No, not suicide... I mean, I can get sort of dark if I let myself (And people are advising me to...) but I don't like action like THAT. Gah, no. And also, no worries. Klaine is a magical pairing, they just HAVE to get together!

For a second, I thought it was going to be Nick to save him, but it wasn't exactly. Still, I am very thankful for Wes! Also, I love the way you write Jeff's thoughts! It says so much about his character! I really like the line that's like "anger was practically sizzling off Wes his eyes closed up into slits. Jeff bet they'd be glowing red if he opened them a bit farther." The way you described that is perfect. Honestly, I just love creative descriptions like that. Also, I love that even Jeff realizes that Wes is like his school mom. And the little Niff moments are wonderful to have in it. All the little bits of warbler in there are wonderful! I need to write more warblers into my story, and I'm actually planning for it in the upcoming chapter which I have just started writing. Yes, Niff is wonderful in your story, and I don't think that I've even gotten to the really Niffy (Is that how I would say it?) stuff. Wait, I take that back. It is definitely at the really Niffy stuff. I mean, sitting on his lap! Can I just have this all! And they even call each other by their numbers as nicknames! I forgot about that! It is absolutely adorable! "You're just innocent like that." Yes, Yes! They are perfect! Now Blaine. Oh, no, Blaine! What Sebastian did was not cheating, and Blaine should not even feel a pang of guilt about it! I feel so terrible for him! No! I just want him to be happy! When will he see that he is enough! Oh, but you capture his feelings of not being enough and not wanting anyone to be upset anymore so well! "He felt hollow." Perfect description yet again! I love your writing, but I wish that Blaine would finally be happy! How many more chapters until there is some happiness? Crap! I really want to know what is going to happen! I'm actually getting surprisingly tired for a day where I didn't do anything but watch SHERLOCK! So, I actually can't get all of the reviews I was hoping on doing done. I'm so sorry! I'm going to do at least one a day from here on until I have them all finished!

§ **Dataset**
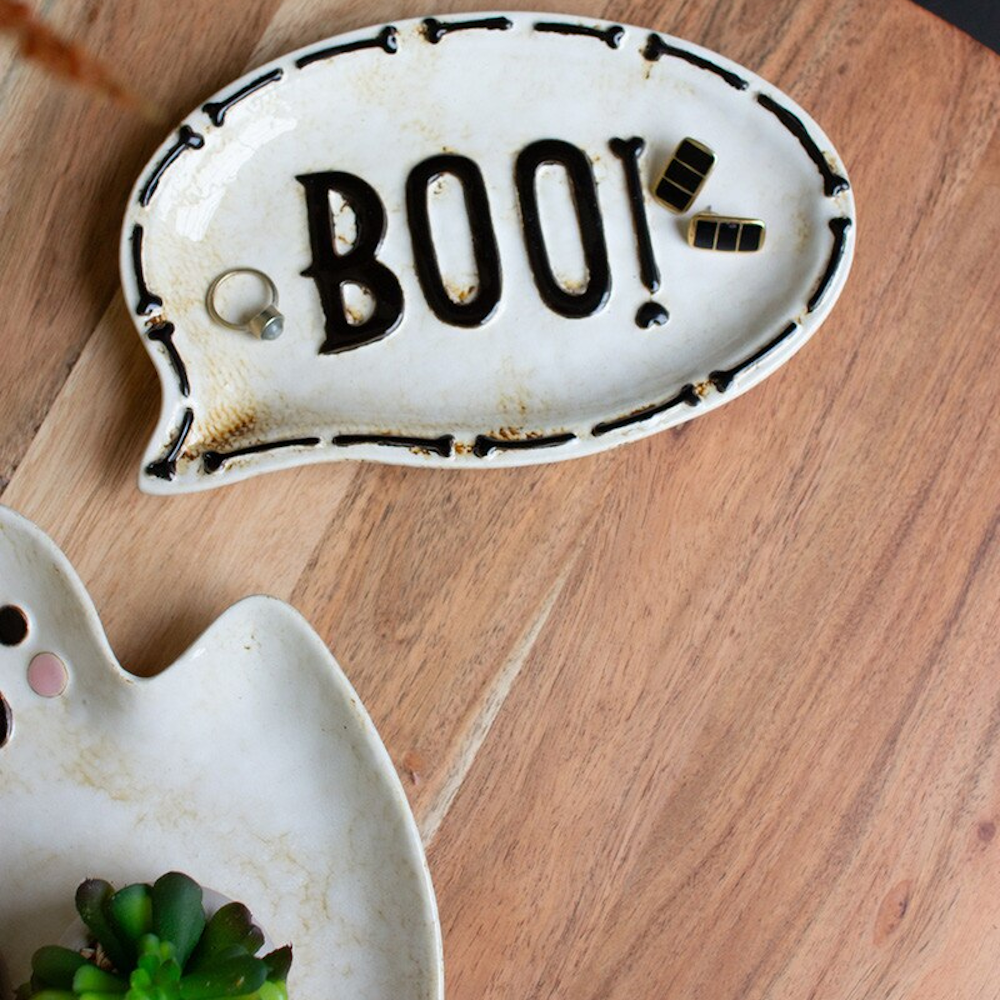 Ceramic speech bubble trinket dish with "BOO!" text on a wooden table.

==

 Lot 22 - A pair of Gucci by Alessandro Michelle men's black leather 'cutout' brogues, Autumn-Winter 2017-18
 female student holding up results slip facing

§ **Actions to take**
1) Answer these questions using the review above the records.
(a) Which pairing does the writer call magical?
(b) Who did the writer briefly think would save him?
(c) What did the writer watch during the day?
2) Reproduce the section of the review that starts at "No, not suicide..." and ends at "to get together!".

§ **Your written answers**
1)
(a) Klaine
(b) Nick
(c) SHERLOCK

2)
No, not suicide... I mean, I can get sort of dark if I let myself (And people are advising me to...) but I don't like action like THAT. Gah, no. And also, no worries. Klaine is a magical pairing, they just HAVE to get together!